North Dakota Gov. Doug Burgum will participate in Wednesday night’s Republican presidential primary debate despite suffering an Achilles injury.
“I’m in,” the 2024 candidate posted on social media along with a photo of him on crutches.
Burgum, 67, suffered a high-grade tear of his Achilles tendon while playing a game of pick-up basketball with his staff Tuesday, CNN first reported earlier Wednesday.
After a walk-through of the debate site on crutches, the governor was evaluated by a Milwaukee sports physician and injury specialist who confirmed the injury and requested he get additional tests on Thursday.

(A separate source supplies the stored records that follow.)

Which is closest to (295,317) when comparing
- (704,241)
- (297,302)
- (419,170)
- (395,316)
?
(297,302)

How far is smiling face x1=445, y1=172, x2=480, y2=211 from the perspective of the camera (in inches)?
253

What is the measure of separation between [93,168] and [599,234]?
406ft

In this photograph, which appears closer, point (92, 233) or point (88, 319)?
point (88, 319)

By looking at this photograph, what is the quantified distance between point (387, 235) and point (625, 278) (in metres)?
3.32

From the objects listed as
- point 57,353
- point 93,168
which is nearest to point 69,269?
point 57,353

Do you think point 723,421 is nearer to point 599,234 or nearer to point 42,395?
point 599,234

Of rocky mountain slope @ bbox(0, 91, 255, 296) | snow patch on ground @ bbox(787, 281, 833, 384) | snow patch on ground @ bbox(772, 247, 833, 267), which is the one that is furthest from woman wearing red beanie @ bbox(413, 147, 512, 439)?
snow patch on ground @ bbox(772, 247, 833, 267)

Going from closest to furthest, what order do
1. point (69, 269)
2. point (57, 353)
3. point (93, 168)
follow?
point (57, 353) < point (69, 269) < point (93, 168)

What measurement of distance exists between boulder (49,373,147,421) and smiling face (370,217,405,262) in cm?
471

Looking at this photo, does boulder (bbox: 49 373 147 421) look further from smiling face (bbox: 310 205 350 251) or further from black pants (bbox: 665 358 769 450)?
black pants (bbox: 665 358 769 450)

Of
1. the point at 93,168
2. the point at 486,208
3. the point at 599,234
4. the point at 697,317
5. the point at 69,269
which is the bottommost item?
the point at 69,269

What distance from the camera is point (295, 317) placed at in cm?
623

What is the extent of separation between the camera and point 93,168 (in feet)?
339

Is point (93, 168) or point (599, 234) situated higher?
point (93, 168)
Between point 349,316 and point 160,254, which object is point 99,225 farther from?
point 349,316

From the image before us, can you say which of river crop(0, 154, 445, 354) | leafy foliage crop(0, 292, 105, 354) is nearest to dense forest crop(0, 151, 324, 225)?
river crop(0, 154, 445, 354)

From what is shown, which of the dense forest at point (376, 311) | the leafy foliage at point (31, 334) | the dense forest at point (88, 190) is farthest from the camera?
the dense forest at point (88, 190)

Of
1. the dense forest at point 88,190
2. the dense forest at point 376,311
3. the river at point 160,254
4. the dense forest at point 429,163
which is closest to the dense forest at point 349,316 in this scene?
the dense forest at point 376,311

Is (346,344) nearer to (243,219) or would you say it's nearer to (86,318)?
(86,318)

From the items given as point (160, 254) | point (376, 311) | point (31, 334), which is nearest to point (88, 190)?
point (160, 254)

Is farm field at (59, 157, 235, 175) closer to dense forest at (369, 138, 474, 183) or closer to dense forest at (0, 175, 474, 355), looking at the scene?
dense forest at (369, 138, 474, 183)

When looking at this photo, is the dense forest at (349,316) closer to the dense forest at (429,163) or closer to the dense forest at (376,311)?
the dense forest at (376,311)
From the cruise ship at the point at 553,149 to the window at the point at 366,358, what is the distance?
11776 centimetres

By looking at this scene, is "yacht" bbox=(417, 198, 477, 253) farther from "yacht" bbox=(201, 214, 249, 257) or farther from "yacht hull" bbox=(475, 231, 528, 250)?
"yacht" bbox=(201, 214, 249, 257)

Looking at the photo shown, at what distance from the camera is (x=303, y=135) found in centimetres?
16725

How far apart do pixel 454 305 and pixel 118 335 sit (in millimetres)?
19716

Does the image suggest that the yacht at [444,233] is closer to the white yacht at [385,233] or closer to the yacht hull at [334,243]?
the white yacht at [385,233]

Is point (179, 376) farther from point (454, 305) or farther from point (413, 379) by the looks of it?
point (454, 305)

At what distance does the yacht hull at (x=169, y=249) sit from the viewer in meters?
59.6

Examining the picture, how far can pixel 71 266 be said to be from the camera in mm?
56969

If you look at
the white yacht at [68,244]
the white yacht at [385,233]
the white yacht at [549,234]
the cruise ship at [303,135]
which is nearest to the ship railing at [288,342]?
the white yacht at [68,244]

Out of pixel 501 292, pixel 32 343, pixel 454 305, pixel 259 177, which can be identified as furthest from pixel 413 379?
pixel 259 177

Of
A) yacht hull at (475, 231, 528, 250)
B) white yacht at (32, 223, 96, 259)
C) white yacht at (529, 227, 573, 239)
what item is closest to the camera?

“I think the first piece of good news is tonight’s not a dance contest,” Burgum told CNN’s Dana Bash in an interview in Milwaukee. “If this was ‘Dancing with the Stars,’ I’d be scratched from the competition. But it’s a debate. We’re standing at a podium for two hours and I may just have to cowboy up and we’ll just get through it,” he said.
He told CNN that he is not taking any prescription painkillers for his injury.
Other candidates have privately reached out to ask how he’s doing, according to a source familiar with the situation. Republican Sen. Tim Scott and entrepreneur Vivek Ramaswamy posted on social media wishing the governor well.
Burgum is one of the eight candidates in the debate lineup. The event will air on Fox News at 9 p.m. ET.
The GOP governor, a wealthy former software executive, has described himself as the least-known contender on the debate stage. He said Sunday on NBC that he’ll have succeeded in the debate “if we get a chance to explain who we are, what we’re about and why we’re running.”
He reached the Republican National Committee’s 40,000-unique-donors threshold to qualify for the debate stage in July – he attracted donors by giving away gift cards worth $20 in exchange for $1 donations. He later met the polling requirements and signed the pledge to back the eventual GOP presidential nominee, both also required by the RNC to participate in Wednesday night’s debate.
Burgum, who is currently serving his second term as North Dakota governor, announced in June his run for president in 2024 with considerably less name recognition than others vying for the GOP nomination. His campaign is primarily focused on the economy, energy and national security.
This story and headline have been updated with additional reporting.